Napastnicy byli ubrani w fabryczne kombinezony oraz mieli identyfikatory. Byli także uzbrojeni, ale bez użycia siły opanowali w poniedziałek nad ranem czasu lokalnego, sektor dystrybucji, terroryzując strażników i pracowników. By żaden z nich nie mógł wezwać policji, polecili im wyjąć baterie z telefonów komórkowych.
Złodzieje, których było 20, spokojnie załadowali na siedem ciężarówek 40 tysięcy sztuk sprzętu elektronicznego, głównie najdroższych notebooków, tabletów i smartfonów, o łącznej wartości 27 mln euro i, po ponad trzech godzinach od rozpoczęcia napadu, odjechali.
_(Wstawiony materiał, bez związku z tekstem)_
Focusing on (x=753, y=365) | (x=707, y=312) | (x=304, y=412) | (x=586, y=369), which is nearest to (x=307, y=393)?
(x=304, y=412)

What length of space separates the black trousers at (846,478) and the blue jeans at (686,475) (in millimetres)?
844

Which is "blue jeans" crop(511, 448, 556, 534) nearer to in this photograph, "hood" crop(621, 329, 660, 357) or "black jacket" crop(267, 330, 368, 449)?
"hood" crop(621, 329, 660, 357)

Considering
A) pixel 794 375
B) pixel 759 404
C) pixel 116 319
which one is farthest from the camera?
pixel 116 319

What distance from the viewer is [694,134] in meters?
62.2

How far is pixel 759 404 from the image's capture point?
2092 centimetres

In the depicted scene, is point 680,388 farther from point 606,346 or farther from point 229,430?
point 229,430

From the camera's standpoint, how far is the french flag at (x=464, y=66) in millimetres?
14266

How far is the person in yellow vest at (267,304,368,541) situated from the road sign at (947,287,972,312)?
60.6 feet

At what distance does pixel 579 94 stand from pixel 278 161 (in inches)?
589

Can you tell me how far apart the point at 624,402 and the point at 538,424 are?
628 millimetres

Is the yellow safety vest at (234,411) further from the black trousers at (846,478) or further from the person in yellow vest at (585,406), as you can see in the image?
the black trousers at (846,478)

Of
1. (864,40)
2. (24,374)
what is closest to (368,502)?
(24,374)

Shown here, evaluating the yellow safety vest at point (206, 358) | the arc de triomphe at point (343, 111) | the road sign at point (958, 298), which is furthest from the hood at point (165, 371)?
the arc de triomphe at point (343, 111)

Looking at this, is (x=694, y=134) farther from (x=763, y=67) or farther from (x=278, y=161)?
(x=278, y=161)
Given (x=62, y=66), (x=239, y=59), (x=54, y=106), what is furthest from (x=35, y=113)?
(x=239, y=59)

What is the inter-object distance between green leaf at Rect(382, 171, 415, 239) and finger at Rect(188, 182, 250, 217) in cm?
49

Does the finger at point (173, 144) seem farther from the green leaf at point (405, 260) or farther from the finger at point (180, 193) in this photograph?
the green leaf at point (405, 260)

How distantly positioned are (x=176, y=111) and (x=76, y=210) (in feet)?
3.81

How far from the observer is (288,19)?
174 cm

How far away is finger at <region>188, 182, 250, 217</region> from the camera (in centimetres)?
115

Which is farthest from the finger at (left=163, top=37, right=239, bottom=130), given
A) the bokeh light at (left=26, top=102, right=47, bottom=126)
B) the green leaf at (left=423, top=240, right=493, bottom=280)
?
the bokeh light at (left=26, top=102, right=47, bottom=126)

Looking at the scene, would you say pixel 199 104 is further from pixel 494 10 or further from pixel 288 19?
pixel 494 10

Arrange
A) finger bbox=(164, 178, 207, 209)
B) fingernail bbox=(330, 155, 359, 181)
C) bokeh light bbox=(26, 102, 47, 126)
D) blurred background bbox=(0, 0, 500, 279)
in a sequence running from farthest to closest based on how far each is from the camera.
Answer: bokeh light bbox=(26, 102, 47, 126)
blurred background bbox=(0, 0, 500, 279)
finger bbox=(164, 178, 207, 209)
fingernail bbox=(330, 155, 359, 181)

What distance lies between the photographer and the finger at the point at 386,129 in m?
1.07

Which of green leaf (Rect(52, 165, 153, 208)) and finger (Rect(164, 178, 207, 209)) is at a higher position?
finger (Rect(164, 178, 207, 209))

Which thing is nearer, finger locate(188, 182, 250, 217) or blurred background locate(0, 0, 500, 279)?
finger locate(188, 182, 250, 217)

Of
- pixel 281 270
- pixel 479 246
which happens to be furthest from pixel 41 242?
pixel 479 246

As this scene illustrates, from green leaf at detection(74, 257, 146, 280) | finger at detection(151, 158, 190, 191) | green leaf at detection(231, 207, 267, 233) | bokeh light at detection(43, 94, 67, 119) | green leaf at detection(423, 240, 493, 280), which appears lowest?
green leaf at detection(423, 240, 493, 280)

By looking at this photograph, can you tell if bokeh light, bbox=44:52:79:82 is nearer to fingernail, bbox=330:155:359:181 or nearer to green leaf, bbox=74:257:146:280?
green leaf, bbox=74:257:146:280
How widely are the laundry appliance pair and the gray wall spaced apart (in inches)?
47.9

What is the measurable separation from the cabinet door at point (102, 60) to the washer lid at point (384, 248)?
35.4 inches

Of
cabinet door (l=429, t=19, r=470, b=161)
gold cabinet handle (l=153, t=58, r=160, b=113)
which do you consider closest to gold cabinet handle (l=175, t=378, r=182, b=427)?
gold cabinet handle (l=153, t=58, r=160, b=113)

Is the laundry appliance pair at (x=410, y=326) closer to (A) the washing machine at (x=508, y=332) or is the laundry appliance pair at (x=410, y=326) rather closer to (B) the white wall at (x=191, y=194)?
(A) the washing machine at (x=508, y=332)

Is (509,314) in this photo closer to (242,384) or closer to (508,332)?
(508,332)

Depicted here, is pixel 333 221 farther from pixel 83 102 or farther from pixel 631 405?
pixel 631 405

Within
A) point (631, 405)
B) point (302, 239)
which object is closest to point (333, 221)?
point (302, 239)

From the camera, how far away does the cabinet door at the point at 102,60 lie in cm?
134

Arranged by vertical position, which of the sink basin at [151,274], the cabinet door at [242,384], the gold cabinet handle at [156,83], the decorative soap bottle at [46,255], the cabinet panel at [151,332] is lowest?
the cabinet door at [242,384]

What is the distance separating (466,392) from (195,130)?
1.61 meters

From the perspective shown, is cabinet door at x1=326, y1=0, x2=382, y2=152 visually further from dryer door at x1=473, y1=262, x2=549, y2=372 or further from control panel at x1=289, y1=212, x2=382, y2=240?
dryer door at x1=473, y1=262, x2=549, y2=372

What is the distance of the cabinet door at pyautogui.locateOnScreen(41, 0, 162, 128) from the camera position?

"Dochodzenie jest w toku. Gromadzimy materiał dowodowy" - powiedział rzecznik miejscowej policji. Analizowane są m.in. nagrania z zakładowego monitoringu. Według policji, kradzież była "bardzo profesjonalnie" przygotowana i przeprowadzona. Śledczy sugerują, że łatwość z jaką rabusie dokonali napadu wskazuję na to, że "współpracowali z kimś z fabryki".
Samsung oświadczył, że jest "bardzo zaniepokojony incydentem". Poinformował, że podczas napadu rabunkowego na fabrykę z Campinas nikt z załogi nie został ranny. Południowokoreański koncern zadeklarował gotowość do pełnej współpracy z policją.